Arsenic. Carcinogens. Cancer. Premature death. These are ugly words, especially in the context of preventable activities.

Climate costs

Then there’s methane.

Methane is a big part of natural gas. When it’s released into the atmosphere, it’s a greenhouse gas that accelerates global warming.

The Intergovernmental Panel on Climate Change, cited in a piece in Scientific American, said methane warms Earth 86 times more than CO2. The negatives of CO2 in relation to atmospheric degradation are well documented.

So Congress says …

Congress wants to repeal the Methane Flaring and Natural Gas Waste Reduction Rule, anyway. Right now, it’s easier than usual to do so because of what’s called the Congressional Review Act. This act allows Congress to repeal or overturn rules issued by federal agencies within a certain time period. An FAQ about the Congressional Review Act states:

Because of the structure of the periods during which Congress can take action under the CRA, there may be a period at the beginning of each new administration during which rules issued near the end of the previous administration would be eligible for consideration under the CRA.

In layman’s terms, this means this Congress can repeal or overturn rules released near the end of President Obama’s term. And they’re doing it like crazy.

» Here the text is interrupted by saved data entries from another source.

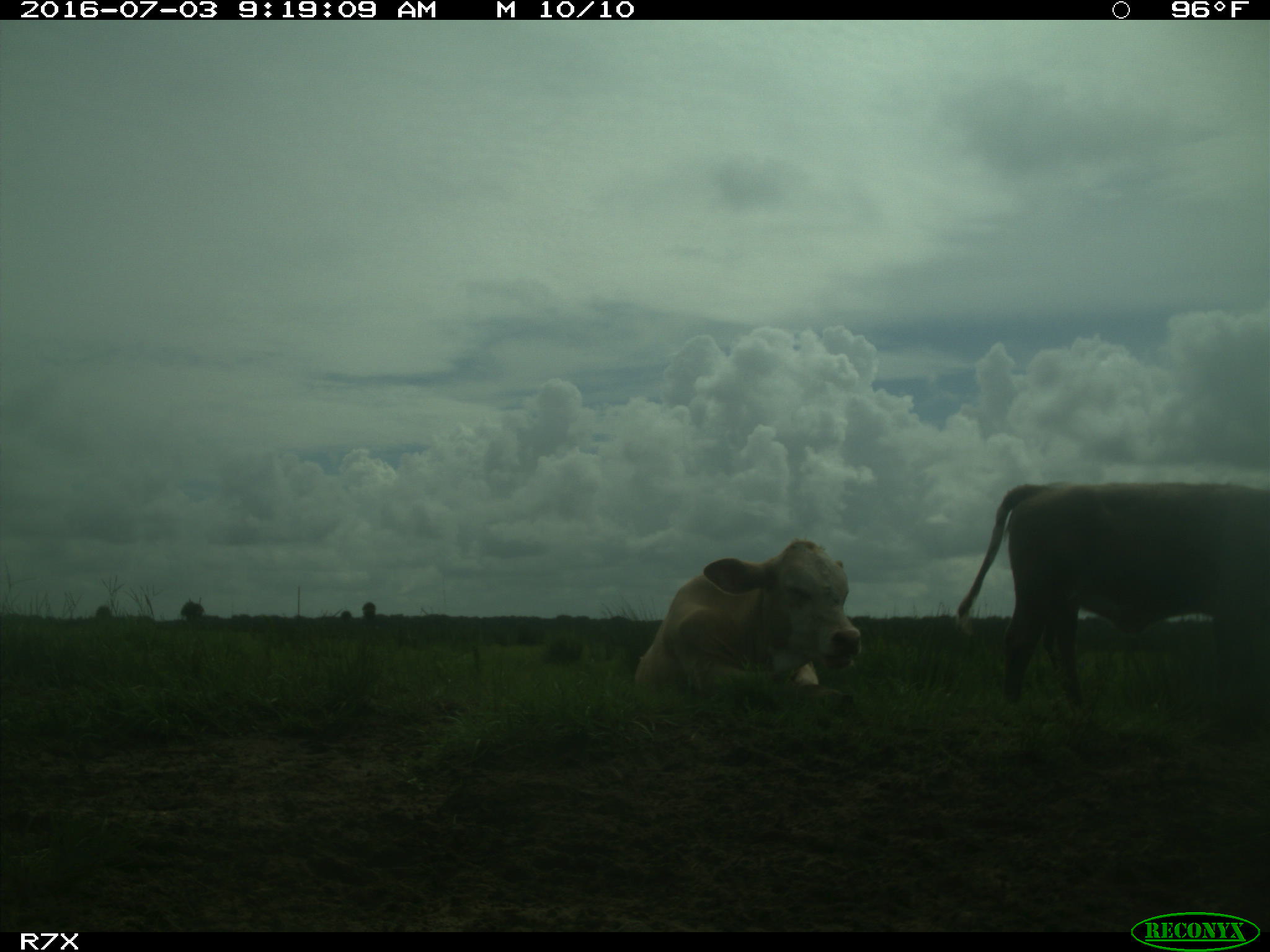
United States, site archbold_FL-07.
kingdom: Animalia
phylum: Chordata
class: Mammalia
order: Artiodactyla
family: Bovidae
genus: Bos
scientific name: Bos taurus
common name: domestic cow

The worst part of the CRA? A rule repealed under this law cannot be implemented again in “substantially the same form.” Ever. Over and out.

One Democrat who apparently is still “wavering” on how she’ll vote regarding the repeal of this rule is Sen. Heidi Heitkamp, D-N.D., who is from my home state.

Badlands, bad mojo

I grew up in the Badlands of North Dakota.

I’ll never forget the gazillion stars and planets, satellites sailing along under the Milky Way, trailing across the dark night sky. I’d lie on my back in the campground across the Little Missouri River from the Burning Hills Amphitheater, watching in anticipation for the nightly fireworks that blasted over the crowd at the end of every Medora Musical performance.

Those stars are harder to see these days, thanks to the air and light pollution from the flaring of natural gas on public lands in North Dakota and elsewhere. If Congress repeals this rule, it’ll be harder yet, and the negative impacts will be felt well beyond the borders of my state.

Call your senators

Wherever you are, call your senators (here’s a list). In North Dakota: Sen. Heitkamp, (202) 224-2043, and Sen. John Hoeven, (202) 224-2551.Tell them to vote against air pollution, dangerous hydrocarbons, lost jobs and wasted funds. Tell them to vote against repeal of the BLM Methane and Natural Gas Waste Reduction Rule.

In short, tell them to blow it out. The gas.